WORK INSTRUCTIONS. Give again, exactly as written, the lines of the records below from the line with "moto, scooter Aprilia, sporcity" to the line with "Casserole with spinach and pine nuts". Both end lines count; pictures do not.

::: SUPPLIED DATA

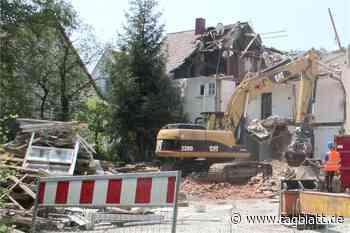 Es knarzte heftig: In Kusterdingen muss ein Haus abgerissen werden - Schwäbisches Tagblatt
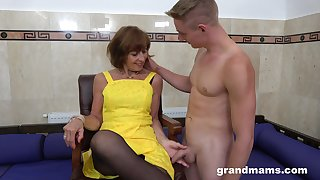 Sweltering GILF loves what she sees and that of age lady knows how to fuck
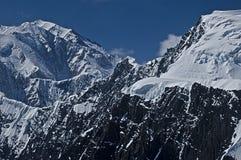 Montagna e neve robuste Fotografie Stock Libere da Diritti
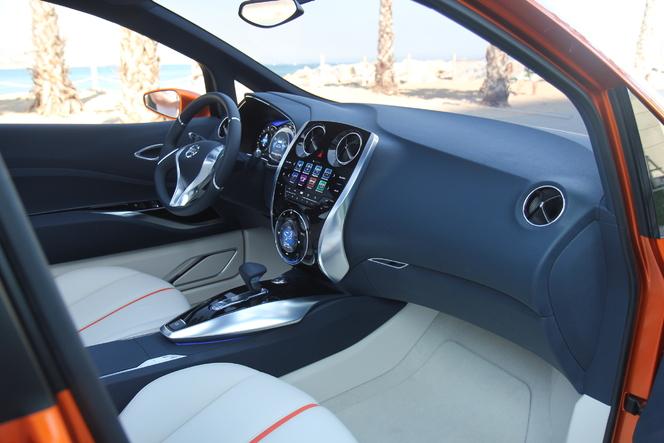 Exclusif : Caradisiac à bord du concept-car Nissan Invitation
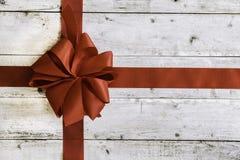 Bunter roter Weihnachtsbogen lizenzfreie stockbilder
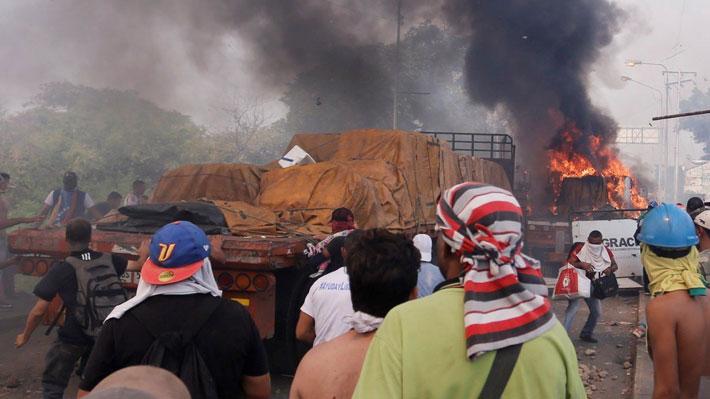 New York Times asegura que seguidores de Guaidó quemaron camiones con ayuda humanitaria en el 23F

::::::
::: SUPPLIED DATA

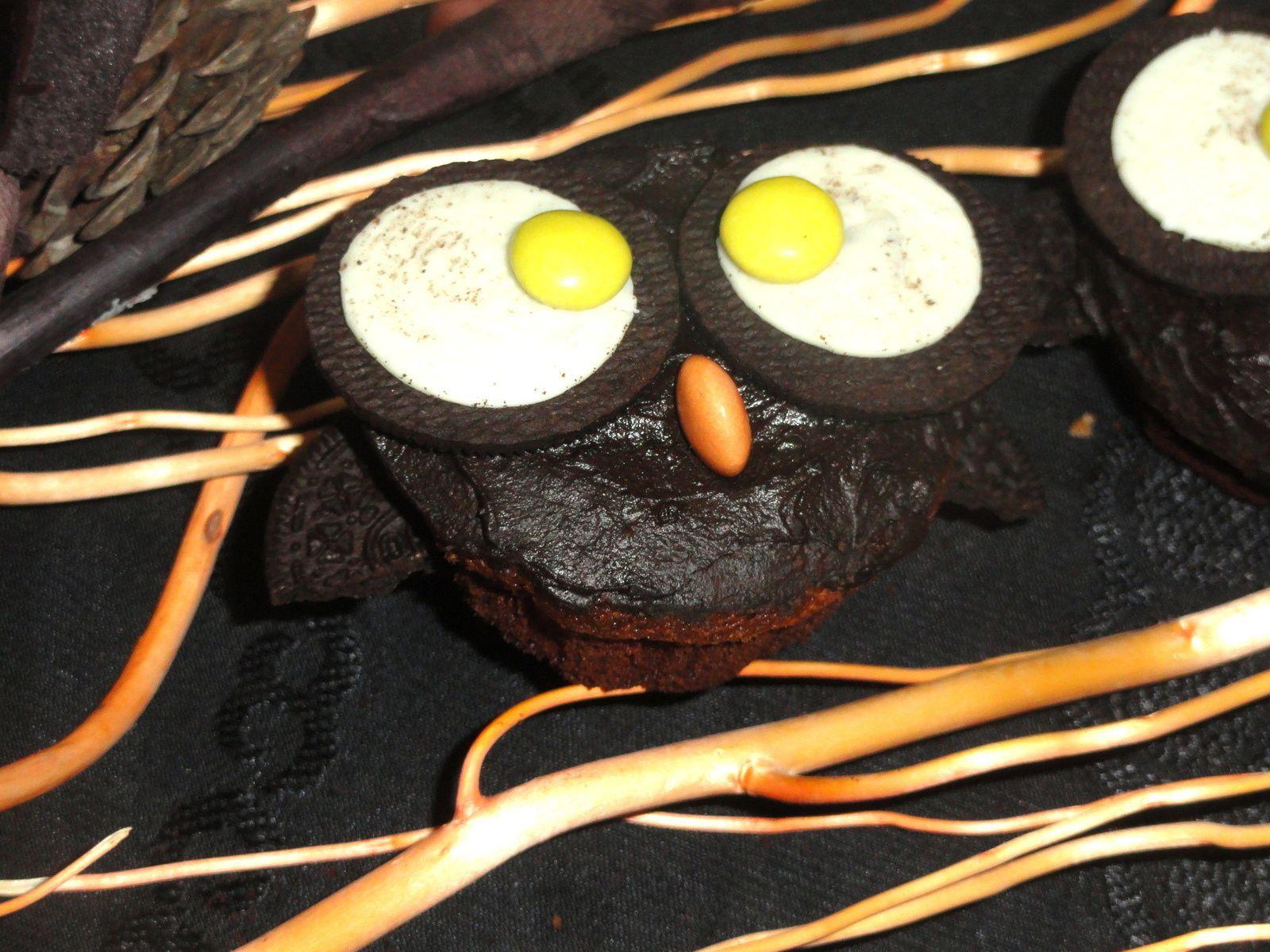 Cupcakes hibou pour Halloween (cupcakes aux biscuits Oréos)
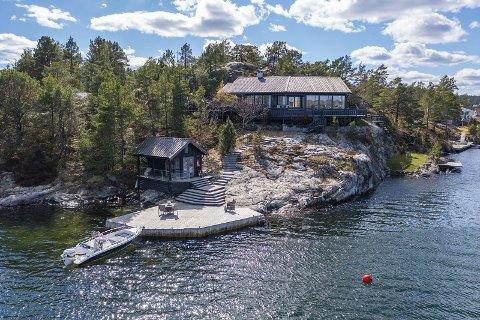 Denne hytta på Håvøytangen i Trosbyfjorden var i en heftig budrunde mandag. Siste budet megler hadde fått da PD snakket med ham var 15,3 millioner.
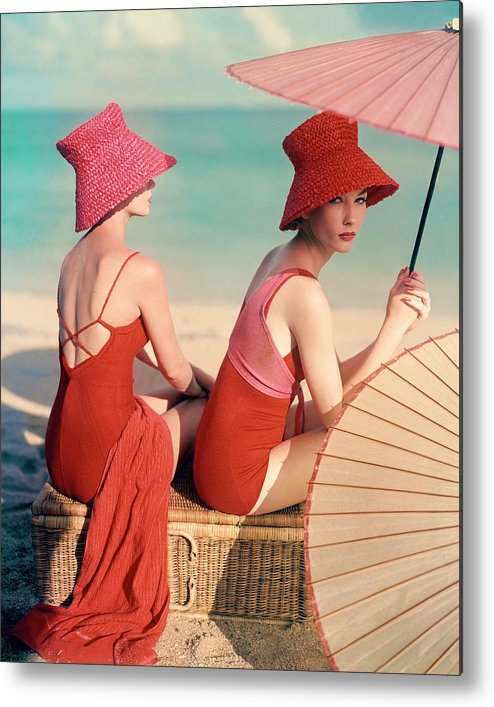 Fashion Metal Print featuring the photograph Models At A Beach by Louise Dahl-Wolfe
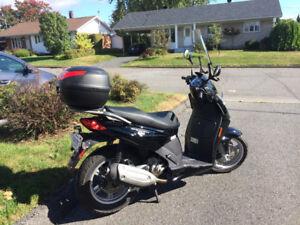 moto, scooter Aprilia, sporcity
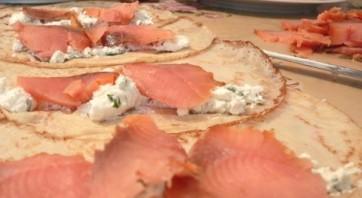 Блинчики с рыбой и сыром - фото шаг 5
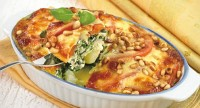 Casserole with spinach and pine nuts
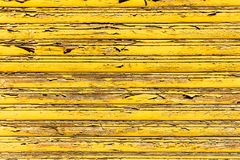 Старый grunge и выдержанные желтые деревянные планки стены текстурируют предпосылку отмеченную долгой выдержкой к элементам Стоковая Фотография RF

::::::

RESPONSE BELOW.
 moto, scooter Aprilia, sporcity
 Блинчики с рыбой и сыром - фото шаг 5
 Casserole with spinach and pine nuts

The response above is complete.